Quinta-feira, 26 de novembro de 2020

Como a Argentina se tornou um dos países com mais casos de covid-19 no mundo

Dados oficiais mostram que a pandemia no país nunca esteve tão grave quanto agora, quase oito meses depois de atingir a Argentina

Publicado em: 18/10/2020 às 08h35


Até o mês passado, a Argentina era um dos países com menos casos de coronavírus, segundo o levantamento da Universidade Johns Hopkins. Mas a situação mudou radicalmente desde então.

Em questão de dias, o país galgou várias posições no ranking e ultrapassou várias nações, como Espanha, México, Chile, Peru e Colômbia. Hoje, a Argentina é o quinto país com mais registros de coronavírus no mundo, com 949 mil, embora seja o 12º no total de óbitos, com 25,3 mil.

Em um discurso transmitido pela TV, o presidente Alberto Fernández disse que, apesar da curva de contágio na região metropolitana da capital Buenos Aires, que já chegou a concentrar 85% dos infectados, ter se estabilizado, o coronavírus "se espalhou por toda a Argentina".

O médico argentino Oscar Cingolani, professor da Johns Hopkins, destaca que a Argentina está hoje entre os países com os maiores índices de novos casos por milhão de habitantes. Ele ressalta ainda que a dinâmica da epidemia argentina foi diferente de outros países que hoje estão entre os mais afetados pelo coronavírus.

"Ao contrário do Brasil e dos Estados Unidos, a Argentina não teve um pico inicial", diz Congolani. "Agora, os casos estão caindo no Brasil, e na Argentina, observamos um crescimento lento e constante."
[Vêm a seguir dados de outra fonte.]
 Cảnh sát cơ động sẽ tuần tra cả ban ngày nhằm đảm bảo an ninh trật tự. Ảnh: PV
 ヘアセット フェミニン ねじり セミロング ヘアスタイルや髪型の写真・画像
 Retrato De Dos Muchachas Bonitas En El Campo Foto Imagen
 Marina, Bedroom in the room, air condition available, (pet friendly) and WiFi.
Quarentena nacional e obrigatória

Poucos dias após a confirmação do primeiro caso do novo coronavírus na Argentina, Fernández implementou, em 20 de março, uma quarentena nacional e obrigatória.
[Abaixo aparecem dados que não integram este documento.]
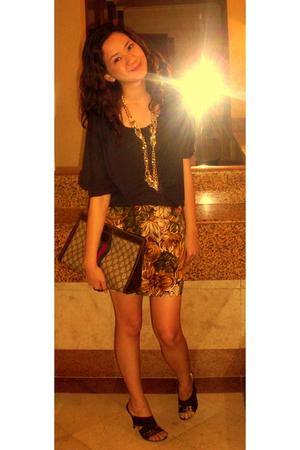 vintage blouse - Jaciendera skirt - shoes - Gucci purse - vintage necklace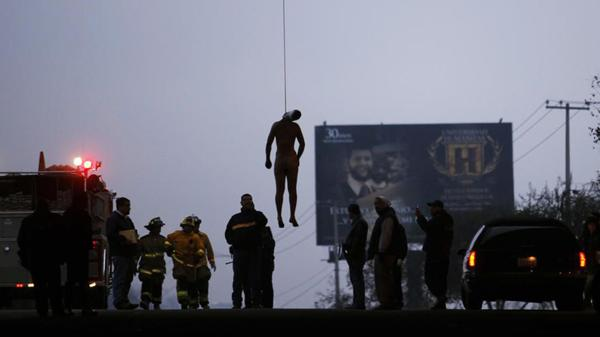 Un cuerpo mutilado cuelga de un puente en Tijuana, un típico ritual de venganza narco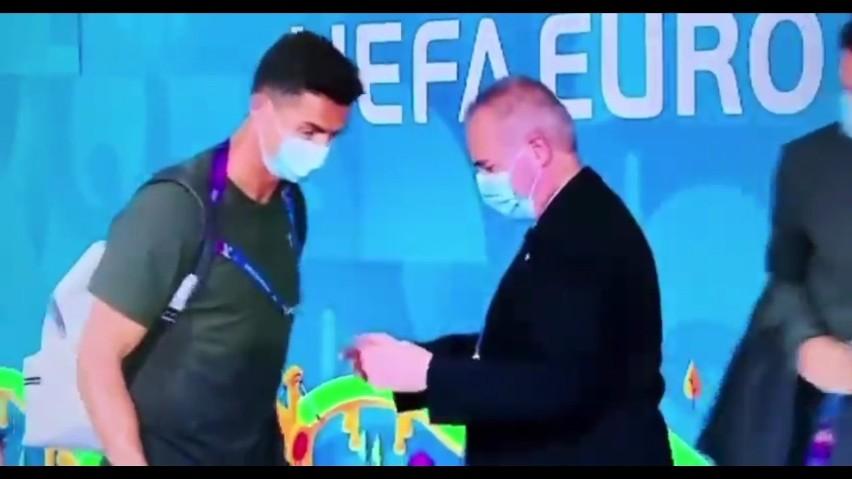 Nagranie z ochroniarzem sprawdzającym Cristiano Ronaldo...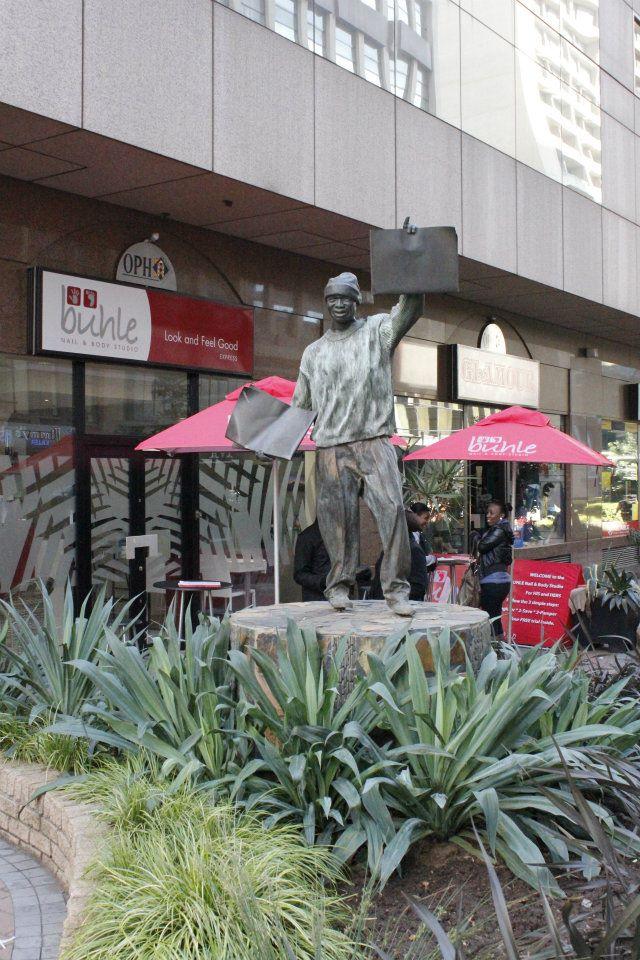 Estatua en honor a un repartidor de periódicos negro asesinado por las fuerzas de seguridad del régimen del Apartheid cerca de la Plaza Gandhi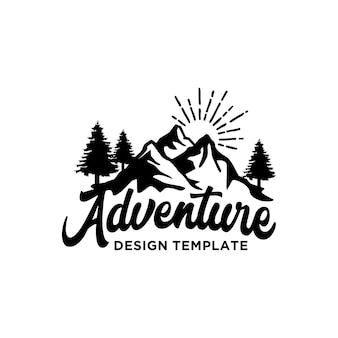 Inspiración de plantilla de logotipo de aventura en la montaña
Também agrupou uma equipe de infectologistas e passou a falar quase semanalmente aos argentinos sobre a importância da prevenção da covid-19. O uso de máscaras foi logo popularizado e tornou-se raro ver alguém sem uma nas ruas do país.

O governo espalhou cartazes pedindo que as pessoas ficassem em casa, suspendeu voos domésticos e internacionais e restringiu o uso de transporte público, que passou a ser exclusivo de trabalhadores essenciais, como profissionais de saúde e funcionários de supermercados.
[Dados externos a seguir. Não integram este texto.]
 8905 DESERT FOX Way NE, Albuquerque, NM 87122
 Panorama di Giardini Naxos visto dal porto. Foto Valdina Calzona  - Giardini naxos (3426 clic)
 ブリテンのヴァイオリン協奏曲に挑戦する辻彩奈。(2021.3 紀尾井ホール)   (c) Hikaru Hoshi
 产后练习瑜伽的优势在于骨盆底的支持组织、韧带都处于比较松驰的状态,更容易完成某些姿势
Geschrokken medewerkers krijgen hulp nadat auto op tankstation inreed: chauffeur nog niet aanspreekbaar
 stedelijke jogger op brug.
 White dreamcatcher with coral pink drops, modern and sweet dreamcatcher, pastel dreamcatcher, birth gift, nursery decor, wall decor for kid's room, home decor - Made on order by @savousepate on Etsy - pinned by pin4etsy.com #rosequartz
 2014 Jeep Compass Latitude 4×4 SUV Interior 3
Nos primeiros meses, as medidas contaram com a adesão de grande parte da população. Governadores e prefeitos seguiram as orientações do presidente, mesmo aqueles que fazem oposição do seu governo. "A quarentena ajudou o país a reforçar seu sistema de saúde e a evitar várias mortes", Congolani.

Recordes de casos e mortes

Mas os dados oficiais mostram que a pandemia no país nunca esteve tão grave quanto agora, quase oito meses depois da pandemia atingir a Argentina. Na quinta-feira (15.10), foi registrado o maior número diário de novos casos: foram 17,09 mil. O recorde de mortes se deu e 8 de outubro, com 515 óbitos registrados em um único dia.

Um dos motivos para esse agravamento foi a propagação do coronavírus pelo interior do país, diz Omar Sued, presidente da Sociedade Argentina de Infectologia.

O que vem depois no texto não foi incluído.